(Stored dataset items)
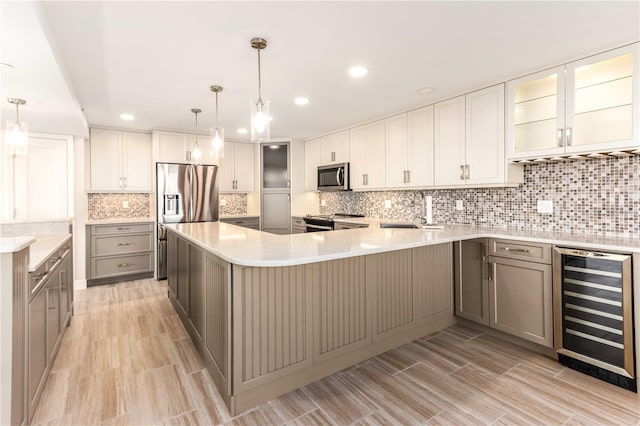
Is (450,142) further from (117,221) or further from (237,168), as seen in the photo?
(117,221)

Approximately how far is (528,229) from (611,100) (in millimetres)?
1220

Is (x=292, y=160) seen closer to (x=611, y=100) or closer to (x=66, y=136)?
(x=66, y=136)

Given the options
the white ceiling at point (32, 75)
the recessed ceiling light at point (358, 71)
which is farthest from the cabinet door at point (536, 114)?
the white ceiling at point (32, 75)

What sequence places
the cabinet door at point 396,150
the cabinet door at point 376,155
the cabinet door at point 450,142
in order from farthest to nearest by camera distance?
the cabinet door at point 376,155 → the cabinet door at point 396,150 → the cabinet door at point 450,142

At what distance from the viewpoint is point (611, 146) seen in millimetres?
2312

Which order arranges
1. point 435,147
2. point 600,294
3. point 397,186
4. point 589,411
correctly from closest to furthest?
point 589,411 → point 600,294 → point 435,147 → point 397,186

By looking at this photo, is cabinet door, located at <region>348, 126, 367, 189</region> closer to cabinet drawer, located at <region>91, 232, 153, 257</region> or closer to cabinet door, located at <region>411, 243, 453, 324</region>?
cabinet door, located at <region>411, 243, 453, 324</region>

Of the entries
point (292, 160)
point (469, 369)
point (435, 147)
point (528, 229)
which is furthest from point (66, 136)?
point (528, 229)

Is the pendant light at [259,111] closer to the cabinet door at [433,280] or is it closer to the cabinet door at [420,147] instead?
the cabinet door at [433,280]

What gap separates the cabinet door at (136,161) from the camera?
193 inches

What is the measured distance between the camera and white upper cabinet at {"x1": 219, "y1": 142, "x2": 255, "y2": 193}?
562cm

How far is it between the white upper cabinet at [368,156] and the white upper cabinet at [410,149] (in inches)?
4.6

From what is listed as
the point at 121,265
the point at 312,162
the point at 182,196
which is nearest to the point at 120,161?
the point at 182,196

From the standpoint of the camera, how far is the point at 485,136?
3.12 metres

→ **Required work**
Recast every line of the records above as a Markdown table with the columns Row and Line, one line per row and numbered in order, skipping blank lines. Leave the pictures out.

→ **Solution for this problem**
| Row | Line |
|---|---|
| 1 | Is (450,142) further from (117,221) or further from (237,168), as seen in the photo? |
| 2 | (117,221) |
| 3 | Approximately how far is (528,229) from (611,100) (in millimetres)? |
| 4 | 1220 |
| 5 | Is (x=292, y=160) seen closer to (x=611, y=100) or closer to (x=66, y=136)? |
| 6 | (x=66, y=136) |
| 7 | Given the options |
| 8 | the white ceiling at point (32, 75) |
| 9 | the recessed ceiling light at point (358, 71) |
| 10 | which is farthest from the cabinet door at point (536, 114)? |
| 11 | the white ceiling at point (32, 75) |
| 12 | What sequence places |
| 13 | the cabinet door at point 396,150 |
| 14 | the cabinet door at point 376,155 |
| 15 | the cabinet door at point 450,142 |
| 16 | in order from farthest to nearest by camera distance? |
| 17 | the cabinet door at point 376,155 → the cabinet door at point 396,150 → the cabinet door at point 450,142 |
| 18 | At what distance from the viewpoint is point (611, 146) seen in millimetres? |
| 19 | 2312 |
| 20 | Which order arranges |
| 21 | 1. point 435,147 |
| 22 | 2. point 600,294 |
| 23 | 3. point 397,186 |
| 24 | 4. point 589,411 |
| 25 | correctly from closest to furthest? |
| 26 | point 589,411 → point 600,294 → point 435,147 → point 397,186 |
| 27 | By looking at this photo, is cabinet door, located at <region>348, 126, 367, 189</region> closer to cabinet drawer, located at <region>91, 232, 153, 257</region> or closer to cabinet door, located at <region>411, 243, 453, 324</region>? |
| 28 | cabinet door, located at <region>411, 243, 453, 324</region> |
| 29 | Of the entries |
| 30 | point (292, 160) |
| 31 | point (469, 369) |
| 32 | point (435, 147) |
| 33 | point (528, 229) |
| 34 | which is furthest from point (66, 136)? |
| 35 | point (528, 229) |
| 36 | Is the pendant light at [259,111] closer to the cabinet door at [433,280] or is it closer to the cabinet door at [420,147] instead? |
| 37 | the cabinet door at [433,280] |
| 38 | What gap separates the cabinet door at (136,161) from the camera? |
| 39 | 193 inches |
| 40 | What is the measured distance between the camera and white upper cabinet at {"x1": 219, "y1": 142, "x2": 255, "y2": 193}? |
| 41 | 562cm |
| 42 | How far is it between the white upper cabinet at [368,156] and the white upper cabinet at [410,149] (in inches)? |
| 43 | 4.6 |
| 44 | From what is listed as |
| 45 | the point at 121,265 |
| 46 | the point at 312,162 |
| 47 | the point at 182,196 |
| 48 | which is nearest to the point at 120,161? |
| 49 | the point at 182,196 |
| 50 | From the standpoint of the camera, how far is the point at 485,136? |
| 51 | 3.12 metres |